- Records supplied:
# # # # #

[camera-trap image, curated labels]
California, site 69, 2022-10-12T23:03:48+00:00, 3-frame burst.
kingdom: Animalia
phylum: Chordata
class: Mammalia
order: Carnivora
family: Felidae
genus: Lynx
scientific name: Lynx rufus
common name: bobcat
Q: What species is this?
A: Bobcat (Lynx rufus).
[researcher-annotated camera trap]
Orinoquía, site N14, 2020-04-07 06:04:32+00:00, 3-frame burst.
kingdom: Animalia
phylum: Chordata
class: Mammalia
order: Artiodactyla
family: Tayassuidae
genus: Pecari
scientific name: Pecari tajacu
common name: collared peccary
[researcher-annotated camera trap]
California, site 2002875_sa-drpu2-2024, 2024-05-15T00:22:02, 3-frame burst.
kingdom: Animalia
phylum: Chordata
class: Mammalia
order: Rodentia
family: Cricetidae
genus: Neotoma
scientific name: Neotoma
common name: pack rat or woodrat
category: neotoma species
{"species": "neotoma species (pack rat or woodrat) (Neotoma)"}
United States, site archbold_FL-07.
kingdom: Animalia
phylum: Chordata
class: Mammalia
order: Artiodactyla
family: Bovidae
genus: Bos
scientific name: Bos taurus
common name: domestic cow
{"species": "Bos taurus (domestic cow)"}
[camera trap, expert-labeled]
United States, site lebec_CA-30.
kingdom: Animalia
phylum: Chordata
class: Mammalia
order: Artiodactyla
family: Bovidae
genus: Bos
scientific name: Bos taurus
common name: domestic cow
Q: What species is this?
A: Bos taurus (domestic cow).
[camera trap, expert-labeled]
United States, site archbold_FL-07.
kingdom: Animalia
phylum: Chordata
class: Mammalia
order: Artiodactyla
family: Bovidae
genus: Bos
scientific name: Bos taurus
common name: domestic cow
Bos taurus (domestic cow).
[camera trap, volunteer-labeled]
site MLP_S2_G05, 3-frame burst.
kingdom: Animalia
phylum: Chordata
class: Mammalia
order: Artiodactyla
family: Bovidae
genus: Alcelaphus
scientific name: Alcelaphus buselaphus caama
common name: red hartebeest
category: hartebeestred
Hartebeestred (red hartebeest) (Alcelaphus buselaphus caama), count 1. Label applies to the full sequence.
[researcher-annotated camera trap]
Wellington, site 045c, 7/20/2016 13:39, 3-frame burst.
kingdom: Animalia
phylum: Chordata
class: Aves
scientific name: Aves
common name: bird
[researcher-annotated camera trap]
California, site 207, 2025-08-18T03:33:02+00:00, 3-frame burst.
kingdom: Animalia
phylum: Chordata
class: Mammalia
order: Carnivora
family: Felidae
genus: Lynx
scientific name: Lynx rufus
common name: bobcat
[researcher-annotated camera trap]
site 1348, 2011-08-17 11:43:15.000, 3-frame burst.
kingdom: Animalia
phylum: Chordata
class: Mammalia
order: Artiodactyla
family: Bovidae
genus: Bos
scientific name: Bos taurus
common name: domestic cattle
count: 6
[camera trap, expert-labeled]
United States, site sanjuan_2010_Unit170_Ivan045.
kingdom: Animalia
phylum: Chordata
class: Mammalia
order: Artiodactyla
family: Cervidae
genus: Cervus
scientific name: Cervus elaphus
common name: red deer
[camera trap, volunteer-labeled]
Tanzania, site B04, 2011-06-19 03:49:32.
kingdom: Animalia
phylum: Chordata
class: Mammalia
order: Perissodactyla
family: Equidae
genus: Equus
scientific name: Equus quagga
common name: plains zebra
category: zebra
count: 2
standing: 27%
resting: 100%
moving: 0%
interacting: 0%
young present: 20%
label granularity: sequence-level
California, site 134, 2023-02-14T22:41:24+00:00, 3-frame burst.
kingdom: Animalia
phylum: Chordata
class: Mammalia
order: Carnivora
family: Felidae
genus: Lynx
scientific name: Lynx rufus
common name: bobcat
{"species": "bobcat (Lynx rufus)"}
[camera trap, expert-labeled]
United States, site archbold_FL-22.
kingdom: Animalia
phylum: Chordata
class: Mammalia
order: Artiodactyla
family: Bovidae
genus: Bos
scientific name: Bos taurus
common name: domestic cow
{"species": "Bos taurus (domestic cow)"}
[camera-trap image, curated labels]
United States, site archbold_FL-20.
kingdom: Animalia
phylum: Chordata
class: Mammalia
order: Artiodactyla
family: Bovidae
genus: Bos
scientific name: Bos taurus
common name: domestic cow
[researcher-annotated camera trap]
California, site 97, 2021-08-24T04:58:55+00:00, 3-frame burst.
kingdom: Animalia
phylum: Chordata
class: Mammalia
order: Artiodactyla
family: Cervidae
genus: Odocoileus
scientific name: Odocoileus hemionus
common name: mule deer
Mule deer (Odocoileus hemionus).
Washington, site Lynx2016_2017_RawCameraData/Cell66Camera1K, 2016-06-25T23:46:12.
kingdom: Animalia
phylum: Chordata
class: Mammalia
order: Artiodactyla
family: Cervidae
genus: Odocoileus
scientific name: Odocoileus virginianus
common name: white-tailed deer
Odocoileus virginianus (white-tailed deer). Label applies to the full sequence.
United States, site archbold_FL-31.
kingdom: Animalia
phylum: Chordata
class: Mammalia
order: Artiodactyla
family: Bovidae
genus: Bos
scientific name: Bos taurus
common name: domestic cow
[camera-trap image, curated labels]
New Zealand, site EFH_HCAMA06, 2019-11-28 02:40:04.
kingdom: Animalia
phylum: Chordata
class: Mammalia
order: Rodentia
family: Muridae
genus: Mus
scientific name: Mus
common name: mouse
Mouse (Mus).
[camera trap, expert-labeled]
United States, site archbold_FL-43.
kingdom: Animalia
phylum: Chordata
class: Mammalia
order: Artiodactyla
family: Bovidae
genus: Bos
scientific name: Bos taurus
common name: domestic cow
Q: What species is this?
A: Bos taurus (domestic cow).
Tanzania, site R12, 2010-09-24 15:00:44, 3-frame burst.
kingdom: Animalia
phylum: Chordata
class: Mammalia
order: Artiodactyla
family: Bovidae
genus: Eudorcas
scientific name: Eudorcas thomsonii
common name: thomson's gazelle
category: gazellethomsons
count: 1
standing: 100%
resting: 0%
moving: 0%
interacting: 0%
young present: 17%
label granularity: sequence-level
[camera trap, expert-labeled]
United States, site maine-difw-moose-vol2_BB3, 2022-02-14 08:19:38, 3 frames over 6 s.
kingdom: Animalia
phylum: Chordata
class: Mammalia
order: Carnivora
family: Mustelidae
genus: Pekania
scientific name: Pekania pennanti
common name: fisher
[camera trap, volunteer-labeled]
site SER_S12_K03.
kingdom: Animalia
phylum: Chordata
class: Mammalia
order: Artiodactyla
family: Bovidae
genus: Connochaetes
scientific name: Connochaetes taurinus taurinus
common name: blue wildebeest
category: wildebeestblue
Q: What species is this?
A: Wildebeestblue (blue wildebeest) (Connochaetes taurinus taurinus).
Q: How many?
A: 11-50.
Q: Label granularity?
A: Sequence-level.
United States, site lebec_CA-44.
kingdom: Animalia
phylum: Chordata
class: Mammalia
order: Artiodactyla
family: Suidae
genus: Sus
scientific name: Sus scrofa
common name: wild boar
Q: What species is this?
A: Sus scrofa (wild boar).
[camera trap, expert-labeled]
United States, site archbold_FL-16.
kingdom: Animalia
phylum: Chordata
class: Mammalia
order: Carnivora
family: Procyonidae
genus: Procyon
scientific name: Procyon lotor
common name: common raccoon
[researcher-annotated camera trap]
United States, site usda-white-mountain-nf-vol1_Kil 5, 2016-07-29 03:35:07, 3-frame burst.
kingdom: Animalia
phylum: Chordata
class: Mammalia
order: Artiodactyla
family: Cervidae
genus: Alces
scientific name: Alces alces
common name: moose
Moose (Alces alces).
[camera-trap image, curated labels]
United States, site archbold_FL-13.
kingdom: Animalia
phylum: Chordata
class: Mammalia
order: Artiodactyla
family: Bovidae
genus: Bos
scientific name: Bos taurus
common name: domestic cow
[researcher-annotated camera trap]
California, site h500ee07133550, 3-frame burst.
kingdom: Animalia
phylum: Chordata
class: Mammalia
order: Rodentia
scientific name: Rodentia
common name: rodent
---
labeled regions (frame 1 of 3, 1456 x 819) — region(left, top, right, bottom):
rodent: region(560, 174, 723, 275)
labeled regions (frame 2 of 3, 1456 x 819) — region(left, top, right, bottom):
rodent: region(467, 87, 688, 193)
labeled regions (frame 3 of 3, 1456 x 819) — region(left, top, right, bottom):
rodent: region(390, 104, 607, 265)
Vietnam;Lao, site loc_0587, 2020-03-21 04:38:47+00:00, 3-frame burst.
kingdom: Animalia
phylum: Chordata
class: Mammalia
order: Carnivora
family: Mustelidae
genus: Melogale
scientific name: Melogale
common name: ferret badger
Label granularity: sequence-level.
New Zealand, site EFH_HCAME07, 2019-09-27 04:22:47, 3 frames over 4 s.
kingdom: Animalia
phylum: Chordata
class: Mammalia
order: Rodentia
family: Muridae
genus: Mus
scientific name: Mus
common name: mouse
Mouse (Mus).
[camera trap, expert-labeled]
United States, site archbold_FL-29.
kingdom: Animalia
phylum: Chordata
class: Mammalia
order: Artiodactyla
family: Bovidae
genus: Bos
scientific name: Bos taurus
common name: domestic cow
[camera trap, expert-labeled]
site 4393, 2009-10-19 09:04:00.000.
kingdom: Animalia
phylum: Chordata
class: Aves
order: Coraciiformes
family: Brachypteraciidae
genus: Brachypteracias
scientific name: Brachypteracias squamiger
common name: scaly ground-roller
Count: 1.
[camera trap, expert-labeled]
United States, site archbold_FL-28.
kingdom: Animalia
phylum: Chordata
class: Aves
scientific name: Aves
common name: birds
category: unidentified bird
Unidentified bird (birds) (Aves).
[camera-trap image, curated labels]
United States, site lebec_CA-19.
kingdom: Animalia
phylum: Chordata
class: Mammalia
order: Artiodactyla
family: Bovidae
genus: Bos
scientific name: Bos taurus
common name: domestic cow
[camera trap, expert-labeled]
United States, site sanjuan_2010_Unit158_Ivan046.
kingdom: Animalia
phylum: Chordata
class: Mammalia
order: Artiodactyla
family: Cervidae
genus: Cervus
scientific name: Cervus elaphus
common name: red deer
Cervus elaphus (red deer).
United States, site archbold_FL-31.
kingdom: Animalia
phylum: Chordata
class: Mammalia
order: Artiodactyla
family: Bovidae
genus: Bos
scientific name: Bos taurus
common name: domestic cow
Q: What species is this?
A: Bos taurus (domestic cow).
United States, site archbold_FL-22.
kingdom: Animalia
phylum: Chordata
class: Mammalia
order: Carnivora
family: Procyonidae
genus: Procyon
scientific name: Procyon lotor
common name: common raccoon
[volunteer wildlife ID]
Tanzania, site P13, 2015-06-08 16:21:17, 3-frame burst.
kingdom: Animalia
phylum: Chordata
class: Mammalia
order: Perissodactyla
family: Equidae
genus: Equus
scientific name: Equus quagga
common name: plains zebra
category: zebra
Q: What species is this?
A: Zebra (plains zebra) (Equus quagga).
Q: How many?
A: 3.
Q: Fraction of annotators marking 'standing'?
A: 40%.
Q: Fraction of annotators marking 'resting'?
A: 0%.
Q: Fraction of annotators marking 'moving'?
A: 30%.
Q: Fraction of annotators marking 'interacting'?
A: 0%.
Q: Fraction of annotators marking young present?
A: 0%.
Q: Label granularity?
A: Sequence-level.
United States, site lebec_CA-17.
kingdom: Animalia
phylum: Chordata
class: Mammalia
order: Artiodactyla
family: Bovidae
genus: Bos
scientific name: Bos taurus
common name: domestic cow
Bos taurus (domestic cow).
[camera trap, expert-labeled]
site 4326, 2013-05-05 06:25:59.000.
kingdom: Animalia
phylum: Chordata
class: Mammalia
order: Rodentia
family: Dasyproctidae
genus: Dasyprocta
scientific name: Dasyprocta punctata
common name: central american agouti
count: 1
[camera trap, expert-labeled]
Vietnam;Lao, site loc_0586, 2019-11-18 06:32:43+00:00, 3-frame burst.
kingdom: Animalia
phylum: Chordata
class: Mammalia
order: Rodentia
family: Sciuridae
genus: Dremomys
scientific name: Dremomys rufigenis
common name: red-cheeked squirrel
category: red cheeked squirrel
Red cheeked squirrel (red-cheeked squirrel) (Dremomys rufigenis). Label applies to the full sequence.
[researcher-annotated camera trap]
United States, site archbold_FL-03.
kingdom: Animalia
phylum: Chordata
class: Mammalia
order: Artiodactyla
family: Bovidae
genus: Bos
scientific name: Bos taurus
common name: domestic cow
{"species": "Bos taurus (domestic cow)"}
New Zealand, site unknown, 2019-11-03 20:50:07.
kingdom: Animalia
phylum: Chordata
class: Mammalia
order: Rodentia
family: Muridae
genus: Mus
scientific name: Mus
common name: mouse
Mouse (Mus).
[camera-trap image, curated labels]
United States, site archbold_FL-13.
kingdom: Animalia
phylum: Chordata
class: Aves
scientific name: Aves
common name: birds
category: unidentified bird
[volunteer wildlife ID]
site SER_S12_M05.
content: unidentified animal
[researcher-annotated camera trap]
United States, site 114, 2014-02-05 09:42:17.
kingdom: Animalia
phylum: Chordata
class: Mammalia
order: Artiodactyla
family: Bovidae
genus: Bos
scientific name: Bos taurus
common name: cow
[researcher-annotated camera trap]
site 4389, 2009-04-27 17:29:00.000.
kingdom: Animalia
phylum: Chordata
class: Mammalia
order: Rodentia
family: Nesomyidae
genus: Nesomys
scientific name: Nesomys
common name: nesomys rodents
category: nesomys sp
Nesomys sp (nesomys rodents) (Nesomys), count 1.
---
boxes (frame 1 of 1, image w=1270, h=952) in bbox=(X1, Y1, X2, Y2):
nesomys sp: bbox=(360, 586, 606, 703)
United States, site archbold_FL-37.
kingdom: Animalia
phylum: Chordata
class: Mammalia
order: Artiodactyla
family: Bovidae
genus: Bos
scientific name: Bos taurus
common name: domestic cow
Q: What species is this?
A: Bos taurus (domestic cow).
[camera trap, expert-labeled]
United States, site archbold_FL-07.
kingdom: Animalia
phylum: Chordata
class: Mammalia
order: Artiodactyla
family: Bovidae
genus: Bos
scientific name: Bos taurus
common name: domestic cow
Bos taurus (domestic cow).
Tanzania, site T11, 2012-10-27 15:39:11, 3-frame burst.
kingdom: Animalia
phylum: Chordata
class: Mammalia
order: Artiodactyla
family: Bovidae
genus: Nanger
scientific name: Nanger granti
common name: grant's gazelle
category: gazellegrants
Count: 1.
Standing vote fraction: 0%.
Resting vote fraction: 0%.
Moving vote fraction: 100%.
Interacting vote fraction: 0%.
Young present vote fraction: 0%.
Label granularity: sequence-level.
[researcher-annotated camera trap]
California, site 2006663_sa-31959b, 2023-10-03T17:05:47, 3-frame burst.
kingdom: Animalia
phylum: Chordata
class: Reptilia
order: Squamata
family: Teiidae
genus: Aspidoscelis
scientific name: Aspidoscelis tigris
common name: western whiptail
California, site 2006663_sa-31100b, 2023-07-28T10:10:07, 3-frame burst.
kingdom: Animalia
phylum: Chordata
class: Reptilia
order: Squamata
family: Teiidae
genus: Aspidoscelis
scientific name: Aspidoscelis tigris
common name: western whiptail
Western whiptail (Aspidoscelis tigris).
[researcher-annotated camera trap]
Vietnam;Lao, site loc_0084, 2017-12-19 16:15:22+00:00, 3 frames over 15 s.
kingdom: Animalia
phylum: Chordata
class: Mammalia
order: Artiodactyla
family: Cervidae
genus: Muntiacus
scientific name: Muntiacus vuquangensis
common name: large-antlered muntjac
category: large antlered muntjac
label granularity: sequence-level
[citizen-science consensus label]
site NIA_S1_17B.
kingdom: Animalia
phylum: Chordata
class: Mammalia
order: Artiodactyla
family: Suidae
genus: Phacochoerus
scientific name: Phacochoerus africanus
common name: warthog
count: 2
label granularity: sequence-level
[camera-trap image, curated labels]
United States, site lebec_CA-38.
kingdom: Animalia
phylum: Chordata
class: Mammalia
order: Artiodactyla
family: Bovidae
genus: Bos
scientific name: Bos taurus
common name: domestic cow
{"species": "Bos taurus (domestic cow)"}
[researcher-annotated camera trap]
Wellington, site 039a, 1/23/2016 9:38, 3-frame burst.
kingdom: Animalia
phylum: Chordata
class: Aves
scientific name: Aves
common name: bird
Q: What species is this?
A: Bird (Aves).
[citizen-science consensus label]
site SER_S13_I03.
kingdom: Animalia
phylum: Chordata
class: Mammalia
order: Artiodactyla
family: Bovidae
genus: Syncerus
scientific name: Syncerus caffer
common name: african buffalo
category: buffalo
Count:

# # # # #

- Goal of the exercise:
Each line from the first line of the entries up to and including the line containing "A: Bobcat (Lynx rufus)." should be transcribed exactly, with all other lines left out.

- Solution for this exercise:
[camera-trap image, curated labels]
California, site 69, 2022-10-12T23:03:48+00:00, 3-frame burst.
kingdom: Animalia
phylum: Chordata
class: Mammalia
order: Carnivora
family: Felidae
genus: Lynx
scientific name: Lynx rufus
common name: bobcat
Q: What species is this?
A: Bobcat (Lynx rufus).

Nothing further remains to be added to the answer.